▶ **Cuplikan halaman**
MEDIA ONLINE RESMI MAJELIS WAKIL CABANG (WCNU)NU KECAMATAN CIPAYUNG KOTA ADMINISTRASI JAKARTA TIMUR

Selasa, 24 November 2015

SALAH KAPRAH MEMAHAMI SUNNAH SUJUD DALAM SHOLAT



Para ulama fiqih mendifinisikan shalat sebagai tindakan-tindakan dan ucapan-ucapan yang dimulai dengan takbiratul ihram dan diakhiri dengan salam. Tindakan-tindakan dan ucapan-ucapan itu selanjutnya dinamakan rukun dan pemenuhannya menjadi satu keharusan. Berarti, bila tidak dikerjakan mengakibatkan shalatnya batal. Atau disebut sunnah jika berfungsi sebagai pelengkap dan penyempurnaan saja. Sehingga, kalau ditinggalkan, tidak sampai berakibat membatalkan shalat.

Rukun shalat secara keseluruhan ada tujuh belas, yang merupakan satu kesatuan utuh, sehingga pelaksanaannya harus berkesinambungan. Akibatnya, bila ada salah satu saja dari rukun itu ditinggalkan atau dilaksanakan secara terpisah, seseorang belum dianggap melaksanakan shalat. Dalam bahasa ahli ushul fikih, belum bebas dari uhdatul wujub, atau belum bisa mengugurkan at-ta’abbud.

Setiap rukun mempunyai aturan dan cara-cara tertentu. Mulai dari cara membaca fatihah, ruku’, sujud, I’tidal dan seterusnya semua itu berdasar pada cara shalat Rasulullah saw semasa hidup. Sebagaimana perintah beliau dalam sebuah hadits:

صلوا كما رأيتموني أصلي. رواه البخاري –

“Shalatlah kamu seperti yang kamu lihat saat aku mengerjakannya.” (HR. Bukhari, Muslim dan Ahmad)

▶ **Yang harus dilakukan**
Salin tanpa perubahan bagian artikel tentang shalat di atas, dari "MEDIA ONLINE RESMI" sampai "berakibat membatalkan shalat.".

[Data sumber]
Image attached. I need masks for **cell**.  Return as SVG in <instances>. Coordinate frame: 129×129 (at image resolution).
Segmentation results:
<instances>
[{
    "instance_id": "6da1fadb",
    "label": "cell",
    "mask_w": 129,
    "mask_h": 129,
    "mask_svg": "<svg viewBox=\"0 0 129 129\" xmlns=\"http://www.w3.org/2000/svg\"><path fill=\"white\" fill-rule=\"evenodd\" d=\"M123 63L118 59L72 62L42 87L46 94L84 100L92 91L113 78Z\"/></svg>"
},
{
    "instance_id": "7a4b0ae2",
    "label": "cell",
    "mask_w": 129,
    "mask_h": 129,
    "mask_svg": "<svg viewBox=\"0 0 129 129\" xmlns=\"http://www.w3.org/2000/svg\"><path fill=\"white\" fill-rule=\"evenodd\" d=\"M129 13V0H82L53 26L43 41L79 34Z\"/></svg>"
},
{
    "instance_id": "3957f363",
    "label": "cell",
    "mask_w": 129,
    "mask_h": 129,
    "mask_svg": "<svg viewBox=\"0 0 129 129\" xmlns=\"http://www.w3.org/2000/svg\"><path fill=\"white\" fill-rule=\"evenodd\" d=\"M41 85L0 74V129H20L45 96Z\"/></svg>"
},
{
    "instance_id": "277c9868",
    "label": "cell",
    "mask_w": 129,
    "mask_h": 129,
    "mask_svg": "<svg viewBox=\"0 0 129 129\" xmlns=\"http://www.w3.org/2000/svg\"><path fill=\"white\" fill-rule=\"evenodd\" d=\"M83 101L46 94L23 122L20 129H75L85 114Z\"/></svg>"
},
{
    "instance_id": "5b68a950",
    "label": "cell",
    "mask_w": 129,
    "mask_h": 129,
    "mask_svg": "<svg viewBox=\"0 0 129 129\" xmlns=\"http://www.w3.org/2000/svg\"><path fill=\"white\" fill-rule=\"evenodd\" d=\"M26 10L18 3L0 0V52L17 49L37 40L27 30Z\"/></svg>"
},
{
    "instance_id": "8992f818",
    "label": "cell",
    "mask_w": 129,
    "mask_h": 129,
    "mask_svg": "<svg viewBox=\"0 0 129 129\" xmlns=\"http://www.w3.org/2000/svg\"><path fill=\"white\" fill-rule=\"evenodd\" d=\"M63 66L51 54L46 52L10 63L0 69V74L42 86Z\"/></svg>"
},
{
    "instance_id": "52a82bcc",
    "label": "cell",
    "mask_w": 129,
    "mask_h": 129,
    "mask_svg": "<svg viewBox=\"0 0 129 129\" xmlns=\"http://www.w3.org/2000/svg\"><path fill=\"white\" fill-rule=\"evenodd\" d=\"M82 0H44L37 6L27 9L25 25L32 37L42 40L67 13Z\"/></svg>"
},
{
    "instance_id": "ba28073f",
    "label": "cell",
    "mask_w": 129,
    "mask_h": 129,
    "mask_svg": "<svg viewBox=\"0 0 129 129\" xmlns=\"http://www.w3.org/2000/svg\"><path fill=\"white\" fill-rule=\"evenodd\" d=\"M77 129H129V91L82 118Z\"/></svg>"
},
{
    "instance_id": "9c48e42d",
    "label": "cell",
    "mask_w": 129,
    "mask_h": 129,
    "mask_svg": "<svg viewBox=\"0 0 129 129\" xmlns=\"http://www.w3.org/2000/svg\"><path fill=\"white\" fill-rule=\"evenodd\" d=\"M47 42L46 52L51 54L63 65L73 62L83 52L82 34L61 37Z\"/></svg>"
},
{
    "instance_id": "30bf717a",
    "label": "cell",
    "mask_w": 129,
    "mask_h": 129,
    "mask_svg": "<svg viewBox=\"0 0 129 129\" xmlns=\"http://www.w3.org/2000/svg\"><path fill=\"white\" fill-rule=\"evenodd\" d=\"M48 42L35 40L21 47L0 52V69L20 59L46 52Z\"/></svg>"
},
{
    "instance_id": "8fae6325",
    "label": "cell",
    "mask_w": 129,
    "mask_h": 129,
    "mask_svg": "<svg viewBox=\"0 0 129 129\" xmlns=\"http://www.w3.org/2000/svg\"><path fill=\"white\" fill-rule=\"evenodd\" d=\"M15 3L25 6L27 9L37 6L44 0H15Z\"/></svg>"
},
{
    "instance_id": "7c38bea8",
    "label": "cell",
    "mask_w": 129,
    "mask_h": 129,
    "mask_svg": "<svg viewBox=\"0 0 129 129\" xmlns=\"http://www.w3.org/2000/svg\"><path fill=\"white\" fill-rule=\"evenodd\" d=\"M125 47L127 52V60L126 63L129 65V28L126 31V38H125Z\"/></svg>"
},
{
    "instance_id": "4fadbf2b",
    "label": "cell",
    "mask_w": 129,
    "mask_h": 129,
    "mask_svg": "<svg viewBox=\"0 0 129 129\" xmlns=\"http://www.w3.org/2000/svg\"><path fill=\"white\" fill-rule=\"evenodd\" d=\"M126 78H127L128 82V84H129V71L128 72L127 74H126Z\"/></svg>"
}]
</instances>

▶ **Jawaban tugas**
MEDIA ONLINE RESMI MAJELIS WAKIL CABANG (WCNU)NU KECAMATAN CIPAYUNG KOTA ADMINISTRASI JAKARTA TIMUR

Selasa, 24 November 2015

SALAH KAPRAH MEMAHAMI SUNNAH SUJUD DALAM SHOLAT



Para ulama fiqih mendifinisikan shalat sebagai tindakan-tindakan dan ucapan-ucapan yang dimulai dengan takbiratul ihram dan diakhiri dengan salam. Tindakan-tindakan dan ucapan-ucapan itu selanjutnya dinamakan rukun dan pemenuhannya menjadi satu keharusan. Berarti, bila tidak dikerjakan mengakibatkan shalatnya batal. Atau disebut sunnah jika berfungsi sebagai pelengkap dan penyempurnaan saja. Sehingga, kalau ditinggalkan, tidak sampai berakibat membatalkan shalat.